* _QUÉ HACER_
Actualiza el pasaje sobre Leopardi: copia de nuevo el tramo comprendido entre "Capítulo aparte merece" y "afirma Citati .", ambos incluidos, y pon "salvoconducto" en lugar de "pasaporte".

Capítulo aparte merece para Citati un episodio a veces no bien valorado: el intento de fuga del poeta de la casa paterna. Fue el mismo año de 1819, cuando escribe "El infinito" el poema que supone un antes y un después en sus Canti (esa pugna entre la tierna emoción y el pensar en los límites del pesimismo lúcido). De ese momento crítico de la fuga, conservamos tres cartas preciosas que Leopardi le escribe a su padre, el conde Monaldo, a su hermano Carlo y al conde Saverio Broglio, el que le proporcionó el pasaporte para el viaje fallido. Esta última es, probablemente, la carta más clara, extensa y valiente que escribió el poeta. Luego, la escrita a su padre -que éste no llegó a leer- es como, "una obra maestra de desesperación, furia, amor, odio, escarnio, retórica, pena incurable", afirma Citati .
Estos textos son una buena muestra de cuanto sucedía en el interior y en el exterior del poeta, en esa encrucijada de su vida. Había perdido, según sus palabras, "la flor de su juventud" y, después de esta fallida fuga, cuando viaja por vez primera a Roma (en el bolsillo llevaba un tomo de la edición en español del Quijote), la decepción comenzaría a extenderse por su vida en los sucesivos viajes, en los fracasos amorosos y, sobre todo, en los escarnios que su genio intelectual mal pudo compensar o reducir socialmente. Y las enfermedades (la tuberculosis, el asma), que después de los tempranos problemas oculares no cesaron de avanzar.

* _Entradas del listado_
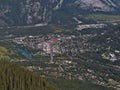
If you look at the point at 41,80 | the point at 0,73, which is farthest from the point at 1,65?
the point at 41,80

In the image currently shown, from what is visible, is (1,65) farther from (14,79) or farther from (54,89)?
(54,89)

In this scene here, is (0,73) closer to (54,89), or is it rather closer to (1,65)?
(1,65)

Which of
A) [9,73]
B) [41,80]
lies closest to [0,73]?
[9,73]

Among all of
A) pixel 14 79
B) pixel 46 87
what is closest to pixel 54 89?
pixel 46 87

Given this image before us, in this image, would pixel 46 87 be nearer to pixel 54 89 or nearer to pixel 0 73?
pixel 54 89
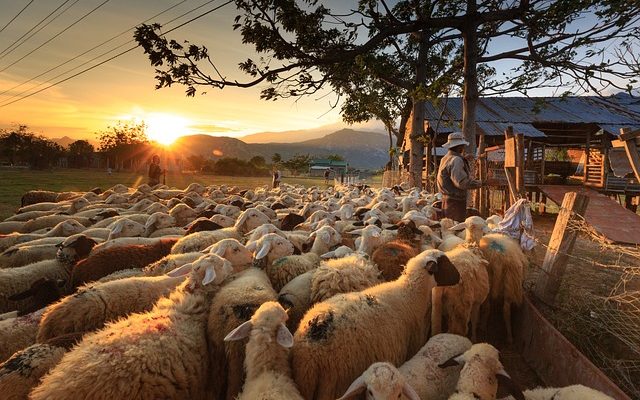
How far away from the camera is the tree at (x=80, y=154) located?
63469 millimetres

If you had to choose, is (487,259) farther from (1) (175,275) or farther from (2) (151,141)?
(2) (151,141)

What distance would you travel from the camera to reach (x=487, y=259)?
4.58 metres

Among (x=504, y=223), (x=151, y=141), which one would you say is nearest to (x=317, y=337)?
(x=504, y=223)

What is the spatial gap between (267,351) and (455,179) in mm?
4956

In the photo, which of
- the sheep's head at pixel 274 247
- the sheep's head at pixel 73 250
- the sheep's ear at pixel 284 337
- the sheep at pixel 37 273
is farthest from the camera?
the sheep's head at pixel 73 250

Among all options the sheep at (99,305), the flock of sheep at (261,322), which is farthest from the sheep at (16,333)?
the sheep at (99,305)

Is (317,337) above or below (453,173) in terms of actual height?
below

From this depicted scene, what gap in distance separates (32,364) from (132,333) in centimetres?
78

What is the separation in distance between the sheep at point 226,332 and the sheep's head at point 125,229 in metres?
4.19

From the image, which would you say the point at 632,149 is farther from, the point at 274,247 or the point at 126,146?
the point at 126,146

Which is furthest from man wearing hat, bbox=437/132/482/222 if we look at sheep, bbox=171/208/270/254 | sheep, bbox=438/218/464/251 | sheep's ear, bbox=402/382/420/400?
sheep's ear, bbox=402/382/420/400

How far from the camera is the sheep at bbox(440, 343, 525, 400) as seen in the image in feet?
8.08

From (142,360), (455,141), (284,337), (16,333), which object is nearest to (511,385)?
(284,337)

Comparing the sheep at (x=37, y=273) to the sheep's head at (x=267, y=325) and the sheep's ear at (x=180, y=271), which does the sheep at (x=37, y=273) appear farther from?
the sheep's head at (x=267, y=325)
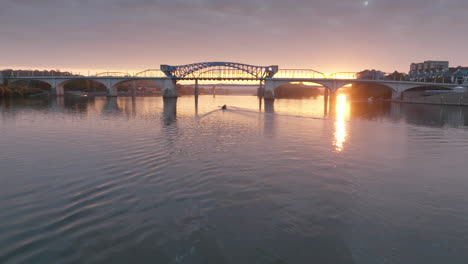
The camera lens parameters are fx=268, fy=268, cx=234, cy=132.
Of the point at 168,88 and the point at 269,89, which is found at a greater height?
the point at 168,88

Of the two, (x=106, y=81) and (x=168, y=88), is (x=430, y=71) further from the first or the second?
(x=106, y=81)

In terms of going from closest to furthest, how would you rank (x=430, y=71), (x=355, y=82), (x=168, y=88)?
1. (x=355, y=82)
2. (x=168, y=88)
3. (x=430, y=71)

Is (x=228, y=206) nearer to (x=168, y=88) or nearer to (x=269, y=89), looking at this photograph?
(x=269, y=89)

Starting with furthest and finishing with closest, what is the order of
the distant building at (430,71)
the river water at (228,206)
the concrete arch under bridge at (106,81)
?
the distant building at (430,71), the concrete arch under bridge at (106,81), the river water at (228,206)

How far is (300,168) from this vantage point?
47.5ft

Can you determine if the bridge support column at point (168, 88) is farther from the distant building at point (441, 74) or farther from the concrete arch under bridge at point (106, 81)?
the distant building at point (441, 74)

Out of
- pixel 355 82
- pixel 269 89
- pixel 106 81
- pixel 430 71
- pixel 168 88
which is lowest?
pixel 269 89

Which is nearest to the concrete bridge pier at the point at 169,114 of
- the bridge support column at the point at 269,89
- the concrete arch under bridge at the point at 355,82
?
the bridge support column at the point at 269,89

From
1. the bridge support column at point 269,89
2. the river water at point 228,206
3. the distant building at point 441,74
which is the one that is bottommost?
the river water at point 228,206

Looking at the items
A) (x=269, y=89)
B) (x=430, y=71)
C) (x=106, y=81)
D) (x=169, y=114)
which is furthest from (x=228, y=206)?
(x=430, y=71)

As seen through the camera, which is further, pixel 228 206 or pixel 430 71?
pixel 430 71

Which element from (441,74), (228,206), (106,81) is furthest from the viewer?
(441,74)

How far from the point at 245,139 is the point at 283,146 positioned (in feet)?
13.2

--

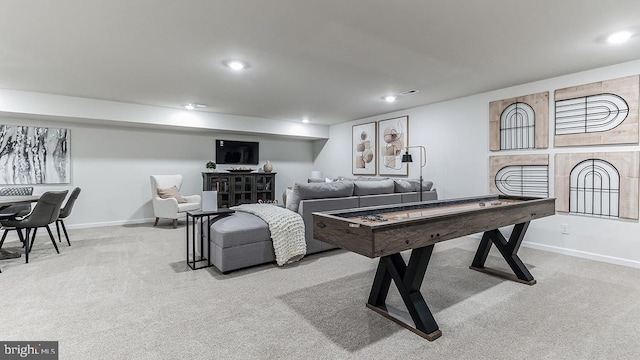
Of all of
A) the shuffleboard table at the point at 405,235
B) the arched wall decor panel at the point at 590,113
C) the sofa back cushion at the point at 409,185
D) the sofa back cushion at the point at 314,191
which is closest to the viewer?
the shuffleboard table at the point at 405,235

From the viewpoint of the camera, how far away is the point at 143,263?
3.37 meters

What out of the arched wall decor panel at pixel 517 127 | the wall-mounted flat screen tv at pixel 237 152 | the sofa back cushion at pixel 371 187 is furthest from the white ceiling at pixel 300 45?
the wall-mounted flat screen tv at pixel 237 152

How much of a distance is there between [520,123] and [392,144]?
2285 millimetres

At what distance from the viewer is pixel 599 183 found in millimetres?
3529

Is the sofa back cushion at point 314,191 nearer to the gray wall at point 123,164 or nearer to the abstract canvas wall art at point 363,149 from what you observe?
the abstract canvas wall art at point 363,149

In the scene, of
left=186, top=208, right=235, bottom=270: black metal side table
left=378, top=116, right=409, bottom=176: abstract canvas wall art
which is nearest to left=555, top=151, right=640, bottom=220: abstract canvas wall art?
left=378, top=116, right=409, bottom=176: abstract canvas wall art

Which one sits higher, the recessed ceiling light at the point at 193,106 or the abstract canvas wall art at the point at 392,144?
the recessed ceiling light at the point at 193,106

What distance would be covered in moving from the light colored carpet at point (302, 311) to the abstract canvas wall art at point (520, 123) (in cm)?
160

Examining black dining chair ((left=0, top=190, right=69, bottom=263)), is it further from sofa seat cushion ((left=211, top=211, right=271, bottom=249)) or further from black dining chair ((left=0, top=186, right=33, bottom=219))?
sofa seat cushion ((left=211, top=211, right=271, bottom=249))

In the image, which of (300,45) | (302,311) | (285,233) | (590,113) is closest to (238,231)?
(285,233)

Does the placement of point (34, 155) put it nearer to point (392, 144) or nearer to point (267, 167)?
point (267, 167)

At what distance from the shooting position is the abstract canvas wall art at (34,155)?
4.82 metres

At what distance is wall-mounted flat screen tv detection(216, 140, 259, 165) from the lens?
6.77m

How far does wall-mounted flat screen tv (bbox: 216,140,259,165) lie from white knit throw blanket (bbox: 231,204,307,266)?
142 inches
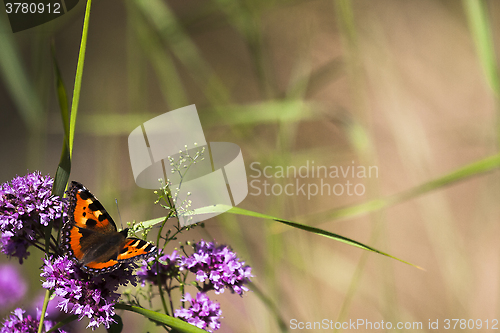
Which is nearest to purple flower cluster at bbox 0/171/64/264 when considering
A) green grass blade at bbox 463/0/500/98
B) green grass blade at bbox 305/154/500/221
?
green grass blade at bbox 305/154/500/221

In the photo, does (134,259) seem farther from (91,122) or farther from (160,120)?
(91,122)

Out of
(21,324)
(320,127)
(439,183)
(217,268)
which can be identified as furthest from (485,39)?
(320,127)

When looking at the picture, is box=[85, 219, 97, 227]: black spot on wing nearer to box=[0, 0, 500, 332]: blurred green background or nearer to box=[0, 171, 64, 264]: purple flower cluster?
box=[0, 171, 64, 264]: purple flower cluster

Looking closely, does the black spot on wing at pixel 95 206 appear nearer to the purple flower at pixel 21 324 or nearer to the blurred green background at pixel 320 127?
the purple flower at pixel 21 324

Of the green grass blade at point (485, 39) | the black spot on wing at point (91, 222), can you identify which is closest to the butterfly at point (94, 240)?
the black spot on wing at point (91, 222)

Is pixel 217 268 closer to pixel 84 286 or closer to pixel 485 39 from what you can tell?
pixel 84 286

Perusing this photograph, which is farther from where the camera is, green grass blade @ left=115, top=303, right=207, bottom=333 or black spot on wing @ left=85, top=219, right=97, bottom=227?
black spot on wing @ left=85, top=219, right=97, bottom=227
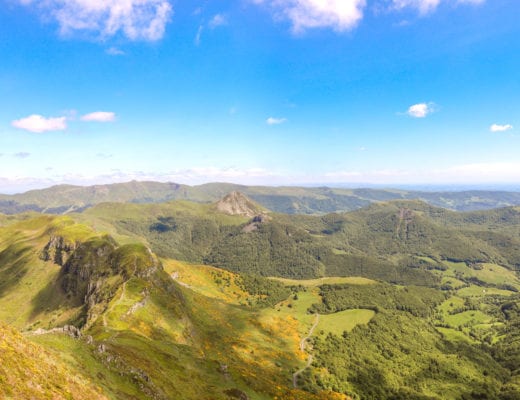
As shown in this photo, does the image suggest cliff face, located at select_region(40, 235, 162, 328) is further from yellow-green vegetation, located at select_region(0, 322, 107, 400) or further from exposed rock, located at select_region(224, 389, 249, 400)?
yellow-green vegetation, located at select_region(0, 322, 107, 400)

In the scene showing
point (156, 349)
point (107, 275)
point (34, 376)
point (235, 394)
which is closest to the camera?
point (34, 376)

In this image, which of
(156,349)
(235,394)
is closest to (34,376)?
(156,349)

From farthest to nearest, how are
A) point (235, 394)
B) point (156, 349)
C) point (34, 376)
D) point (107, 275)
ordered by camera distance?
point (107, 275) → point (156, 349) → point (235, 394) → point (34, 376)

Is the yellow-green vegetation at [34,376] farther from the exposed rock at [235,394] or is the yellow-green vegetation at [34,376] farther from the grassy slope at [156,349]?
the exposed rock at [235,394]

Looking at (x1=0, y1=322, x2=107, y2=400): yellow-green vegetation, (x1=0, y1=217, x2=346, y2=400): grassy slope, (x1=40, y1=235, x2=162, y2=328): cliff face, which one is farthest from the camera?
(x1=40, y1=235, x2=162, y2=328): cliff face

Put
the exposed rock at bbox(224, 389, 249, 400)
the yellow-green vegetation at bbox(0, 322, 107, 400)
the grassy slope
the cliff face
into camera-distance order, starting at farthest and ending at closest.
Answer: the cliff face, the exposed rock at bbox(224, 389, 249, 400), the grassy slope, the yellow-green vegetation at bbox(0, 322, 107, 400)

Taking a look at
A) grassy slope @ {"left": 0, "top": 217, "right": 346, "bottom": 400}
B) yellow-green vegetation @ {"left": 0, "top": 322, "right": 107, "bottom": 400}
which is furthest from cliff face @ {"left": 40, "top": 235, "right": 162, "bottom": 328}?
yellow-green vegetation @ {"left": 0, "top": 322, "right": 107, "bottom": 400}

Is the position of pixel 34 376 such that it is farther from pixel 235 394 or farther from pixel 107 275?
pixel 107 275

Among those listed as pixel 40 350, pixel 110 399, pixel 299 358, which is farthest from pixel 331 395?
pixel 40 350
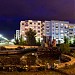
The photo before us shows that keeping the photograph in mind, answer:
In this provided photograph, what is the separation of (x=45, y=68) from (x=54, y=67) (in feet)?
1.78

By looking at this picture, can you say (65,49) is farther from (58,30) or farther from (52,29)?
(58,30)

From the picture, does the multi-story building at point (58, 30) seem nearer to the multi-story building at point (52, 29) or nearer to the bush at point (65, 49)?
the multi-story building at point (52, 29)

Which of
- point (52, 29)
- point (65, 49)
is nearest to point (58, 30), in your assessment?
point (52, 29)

* * *

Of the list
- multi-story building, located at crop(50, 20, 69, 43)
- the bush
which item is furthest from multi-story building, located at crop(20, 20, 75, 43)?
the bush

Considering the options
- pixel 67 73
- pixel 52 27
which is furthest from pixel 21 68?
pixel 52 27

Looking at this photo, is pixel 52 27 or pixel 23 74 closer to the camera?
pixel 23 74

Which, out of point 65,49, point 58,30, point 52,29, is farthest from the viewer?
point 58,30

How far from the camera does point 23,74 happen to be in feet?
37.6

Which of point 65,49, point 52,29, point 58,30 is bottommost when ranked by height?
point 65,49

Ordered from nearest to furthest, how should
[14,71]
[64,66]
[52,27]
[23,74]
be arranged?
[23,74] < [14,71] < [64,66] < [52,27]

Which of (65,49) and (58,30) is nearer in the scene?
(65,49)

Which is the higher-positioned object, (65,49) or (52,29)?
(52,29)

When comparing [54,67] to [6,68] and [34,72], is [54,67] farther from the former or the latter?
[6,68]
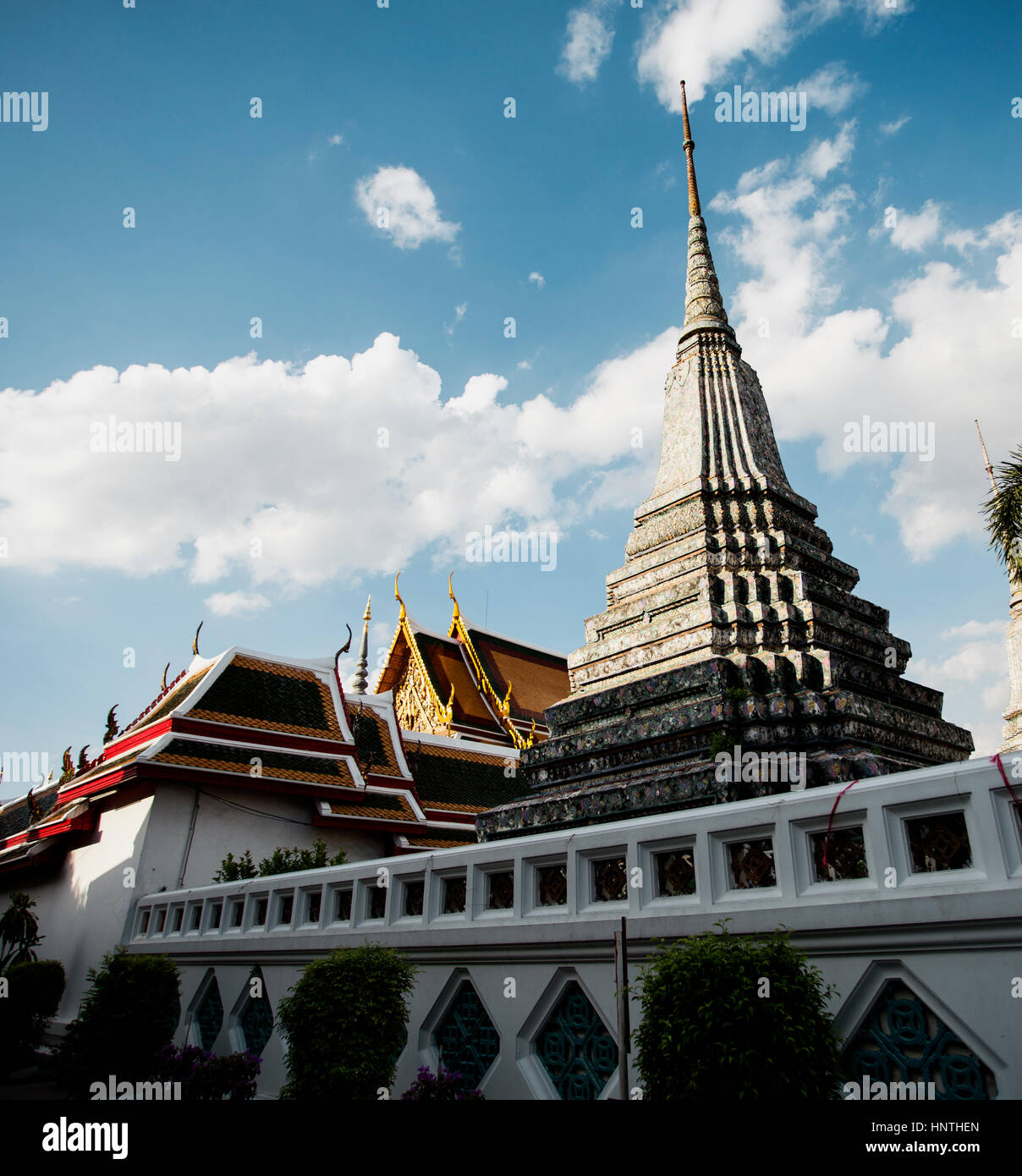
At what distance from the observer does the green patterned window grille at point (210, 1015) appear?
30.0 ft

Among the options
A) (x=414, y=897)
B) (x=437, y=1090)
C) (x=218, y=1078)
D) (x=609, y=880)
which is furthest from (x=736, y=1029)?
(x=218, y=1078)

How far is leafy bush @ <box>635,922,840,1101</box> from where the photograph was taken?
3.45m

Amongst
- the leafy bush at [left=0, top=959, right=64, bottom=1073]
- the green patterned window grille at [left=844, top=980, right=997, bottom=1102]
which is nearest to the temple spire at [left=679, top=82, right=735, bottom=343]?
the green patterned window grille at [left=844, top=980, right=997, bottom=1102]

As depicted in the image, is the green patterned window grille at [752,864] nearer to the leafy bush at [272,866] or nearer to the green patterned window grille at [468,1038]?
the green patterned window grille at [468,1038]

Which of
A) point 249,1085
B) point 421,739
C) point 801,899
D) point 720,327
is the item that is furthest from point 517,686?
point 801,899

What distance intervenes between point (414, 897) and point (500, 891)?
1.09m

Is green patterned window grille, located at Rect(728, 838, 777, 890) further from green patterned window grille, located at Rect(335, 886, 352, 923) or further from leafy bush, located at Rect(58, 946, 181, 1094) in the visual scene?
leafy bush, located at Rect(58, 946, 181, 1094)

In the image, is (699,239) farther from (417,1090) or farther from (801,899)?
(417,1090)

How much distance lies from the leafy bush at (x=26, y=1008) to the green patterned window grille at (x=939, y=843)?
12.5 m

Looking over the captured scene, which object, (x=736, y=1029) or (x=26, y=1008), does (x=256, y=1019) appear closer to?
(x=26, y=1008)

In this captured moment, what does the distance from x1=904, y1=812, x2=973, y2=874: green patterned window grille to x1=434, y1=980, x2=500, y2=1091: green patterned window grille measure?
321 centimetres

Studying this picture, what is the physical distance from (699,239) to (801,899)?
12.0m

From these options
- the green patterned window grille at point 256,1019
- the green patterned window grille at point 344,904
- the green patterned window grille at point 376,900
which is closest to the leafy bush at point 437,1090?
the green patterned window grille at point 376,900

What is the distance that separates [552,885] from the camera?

* _RESULTADO_
Capítulo aparte merece para Citati un episodio a veces no bien valorado: el intento de fuga del poeta de la casa paterna. Fue el mismo año de 1819, cuando escribe "El infinito" el poema que supone un antes y un después en sus Canti (esa pugna entre la tierna emoción y el pensar en los límites del pesimismo lúcido). De ese momento crítico de la fuga, conservamos tres cartas preciosas que Leopardi le escribe a su padre, el conde Monaldo, a su hermano Carlo y al conde Saverio Broglio, el que le proporcionó el salvoconducto para el viaje fallido. Esta última es, probablemente, la carta más clara, extensa y valiente que escribió el poeta. Luego, la escrita a su padre -que éste no llegó a leer- es como, "una obra maestra de desesperación, furia, amor, odio, escarnio, retórica, pena incurable", afirma Citati .